Assigned task:
Print the records below exactly as they appear.

Material for this task:
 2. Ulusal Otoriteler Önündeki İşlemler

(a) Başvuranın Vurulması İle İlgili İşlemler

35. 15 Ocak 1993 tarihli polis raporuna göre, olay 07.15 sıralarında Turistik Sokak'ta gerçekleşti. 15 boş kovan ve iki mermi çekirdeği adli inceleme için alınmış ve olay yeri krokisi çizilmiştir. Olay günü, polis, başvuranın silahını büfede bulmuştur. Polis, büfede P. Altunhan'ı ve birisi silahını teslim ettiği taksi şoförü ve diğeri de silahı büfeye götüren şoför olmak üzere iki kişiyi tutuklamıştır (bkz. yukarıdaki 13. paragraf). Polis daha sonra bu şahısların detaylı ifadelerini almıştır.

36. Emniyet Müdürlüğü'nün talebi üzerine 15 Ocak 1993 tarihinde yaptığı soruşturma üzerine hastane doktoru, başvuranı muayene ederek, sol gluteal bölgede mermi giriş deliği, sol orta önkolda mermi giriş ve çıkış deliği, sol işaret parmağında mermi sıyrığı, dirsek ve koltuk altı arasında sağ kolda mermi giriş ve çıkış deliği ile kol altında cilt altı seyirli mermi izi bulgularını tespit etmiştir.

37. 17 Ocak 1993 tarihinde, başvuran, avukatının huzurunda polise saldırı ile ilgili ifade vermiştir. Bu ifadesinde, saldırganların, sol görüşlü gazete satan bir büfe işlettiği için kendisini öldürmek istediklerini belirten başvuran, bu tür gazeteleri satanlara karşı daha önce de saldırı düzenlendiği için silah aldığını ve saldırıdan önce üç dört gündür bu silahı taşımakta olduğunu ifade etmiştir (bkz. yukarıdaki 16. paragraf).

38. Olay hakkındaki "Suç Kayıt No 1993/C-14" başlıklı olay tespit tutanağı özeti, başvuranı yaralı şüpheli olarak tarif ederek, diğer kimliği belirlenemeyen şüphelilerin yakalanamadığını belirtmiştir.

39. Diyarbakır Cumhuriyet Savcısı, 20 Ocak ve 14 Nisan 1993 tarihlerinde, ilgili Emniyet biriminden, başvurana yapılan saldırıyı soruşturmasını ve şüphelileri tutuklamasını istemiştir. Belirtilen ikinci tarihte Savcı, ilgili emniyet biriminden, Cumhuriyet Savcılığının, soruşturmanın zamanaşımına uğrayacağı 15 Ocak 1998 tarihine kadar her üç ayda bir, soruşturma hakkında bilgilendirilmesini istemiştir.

Expected answer:
 2. Ulusal Otoriteler Önündeki İşlemler

(a) Başvuranın Vurulması İle İlgili İşlemler

35. 15 Ocak 1993 tarihli polis raporuna göre, olay 07.15 sıralarında Turistik Sokak'ta gerçekleşti. 15 boş kovan ve iki mermi çekirdeği adli inceleme için alınmış ve olay yeri krokisi çizilmiştir. Olay günü, polis, başvuranın silahını büfede bulmuştur. Polis, büfede P. Altunhan'ı ve birisi silahını teslim ettiği taksi şoförü ve diğeri de silahı büfeye götüren şoför olmak üzere iki kişiyi tutuklamıştır (bkz. yukarıdaki 13. paragraf). Polis daha sonra bu şahısların detaylı ifadelerini almıştır.

36. Emniyet Müdürlüğü'nün talebi üzerine 15 Ocak 1993 tarihinde yaptığı soruşturma üzerine hastane doktoru, başvuranı muayene ederek, sol gluteal bölgede mermi giriş deliği, sol orta önkolda mermi giriş ve çıkış deliği, sol işaret parmağında mermi sıyrığı, dirsek ve koltuk altı arasında sağ kolda mermi giriş ve çıkış deliği ile kol altında cilt altı seyirli mermi izi bulgularını tespit etmiştir.

37. 17 Ocak 1993 tarihinde, başvuran, avukatının huzurunda polise saldırı ile ilgili ifade vermiştir. Bu ifadesinde, saldırganların, sol görüşlü gazete satan bir büfe işlettiği için kendisini öldürmek istediklerini belirten başvuran, bu tür gazeteleri satanlara karşı daha önce de saldırı düzenlendiği için silah aldığını ve saldırıdan önce üç dört gündür bu silahı taşımakta olduğunu ifade etmiştir (bkz. yukarıdaki 16. paragraf).

38. Olay hakkındaki "Suç Kayıt No 1993/C-14" başlıklı olay tespit tutanağı özeti, başvuranı yaralı şüpheli olarak tarif ederek, diğer kimliği belirlenemeyen şüphelilerin yakalanamadığını belirtmiştir.

39. Diyarbakır Cumhuriyet Savcısı, 20 Ocak ve 14 Nisan 1993 tarihlerinde, ilgili Emniyet biriminden, başvurana yapılan saldırıyı soruşturmasını ve şüphelileri tutuklamasını istemiştir. Belirtilen ikinci tarihte Savcı, ilgili emniyet biriminden, Cumhuriyet Savcılığının, soruşturmanın zamanaşımına uğrayacağı 15 Ocak 1998 tarihine kadar her üç ayda bir, soruşturma hakkında bilgilendirilmesini istemiştir.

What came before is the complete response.